The focus of his work is to develop data sources, tools to analyze large amounts of travel and traffic system data, and also to develop approaches to understanding and improving transportation system efficiencies.

Before coming to NREL, Stan was on the faculty staff for the University of Maryland’s Center for Advanced Transportation Technology leading research efforts. As part of his work, he was the lead architect for the I-95 Vehicle Probe Project (VPP) which was a project that developed an east coast traffic monitoring system and ushered in the use of outsourced probe data for operations, performance assessment, and management of road networks. This approach is now widely used in the eastern United States.

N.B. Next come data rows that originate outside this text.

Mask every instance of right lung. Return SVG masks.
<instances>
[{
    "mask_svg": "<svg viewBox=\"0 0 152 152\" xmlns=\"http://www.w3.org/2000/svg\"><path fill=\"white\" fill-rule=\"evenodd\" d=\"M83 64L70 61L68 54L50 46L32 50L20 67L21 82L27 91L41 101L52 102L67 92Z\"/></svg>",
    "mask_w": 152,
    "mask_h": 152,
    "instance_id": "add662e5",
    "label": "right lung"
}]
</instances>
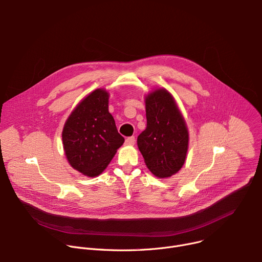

In 2008, Stan also developed a Bluetooth traffic re-identification technology for use in traffic monitoring, and in 2012 was awarded a patent for this innovation. Bluetooth monitoring has since been commercialized by various companies and is being used extensively for travel time surveys, arterial performance assessments and origin-destination studies.

From 1994 to 2006 Stan worked with the Kansas Department of Transportation in various capacities including transportation planning, pavement management, IT management, and advanced technology research.

Stan earned his M.S. and Ph.D. in Electrical Engineering from Kansas State University and his B.S. in Electrical Engineering from LeTourneau University. He is a registered Professional Engineer in Kansas.